DTP, tüm kusurlarına rağmen bir parti olarak yurtsever bir partidir, biçiminde bir tanım ve yargıları varsa, o zaman bu sorularımızın onlar için bir anlamı yoktur! O zaman tartışmanın ekseni değişir. Yani o zaman onlarla İmralı Partisi ve DTP, politik çizgileri ve durdukları yer ile Kürt halkının temel çıkarları gibi temel noktaları tartışmak gerekecek…

“Yerel seçimlerde taraf olmamak, bertaraf olmak anlamına geliyor” diye yazıyor bir arkadaş… Bu kestirmeci bakışa göre vay halimize… Bu bakışa göre iki eksen var, biri AKP’de somutlaşan devlet ekseni, diğeri de DTP’de somutlaşan Kürt ekseni… Diyelim ki yerel seçimlerde AKP ezici bir üstünlükle çıktı? Bu, Kürtler açısından “bertaraf olmak anlamına  (mı) geliyor”? Yoksa olup biteni daha soğukkanlı ve derinlemesine düşünme ve değerlendirme yapma, İmralı felaketinin sonuçlarını bir de bu vesilesiyle görme, özgürce tartışma zemininin doğmasına mı vesile olacak?

Kuşkusuz, yine can alıcı soru ve soruna geliyoruz: İmralı ve onun tam eksenindeki DTP’yi Kürt halkı ve onların mücadelesi açısında nereye oturtuyorsunuz? Konumunu nasıl tanımlıyorsunuz? Gerçekten İmralı ve DTP’yi Kürt ekseni, Kürtler’in çıkarlarını devlet karşısından savunan platform olarak değerlendiriyorsanız, gerçekten de “Yerel seçimlerde taraf olmamak, bertaraf olmak anlamına geliyor”!

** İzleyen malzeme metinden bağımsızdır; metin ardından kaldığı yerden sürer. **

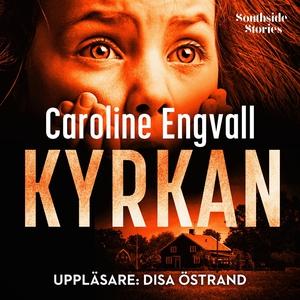 Kyrkan (ljudbok) av Caroline Engvall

Biz tarafsız değiliz, ama AKP ve DTP’nin değil, kendi bağımsız eksenimizde tarafız! İlke ve siyaset tarzı arasında tutarlı bir uyumun egemen olmasını istediğimiz “yeni” bir tarafız! Siyaset ve samimiyetsizlik arasında kurulan, siyaset kültüründe yerleşen özdeşlik devrinin kapanması gerektiğine inanan tarafız ve geleceği kazanacak da budur! Kazanacaksak böyle bir gelecek kazanalım, başkasını değil!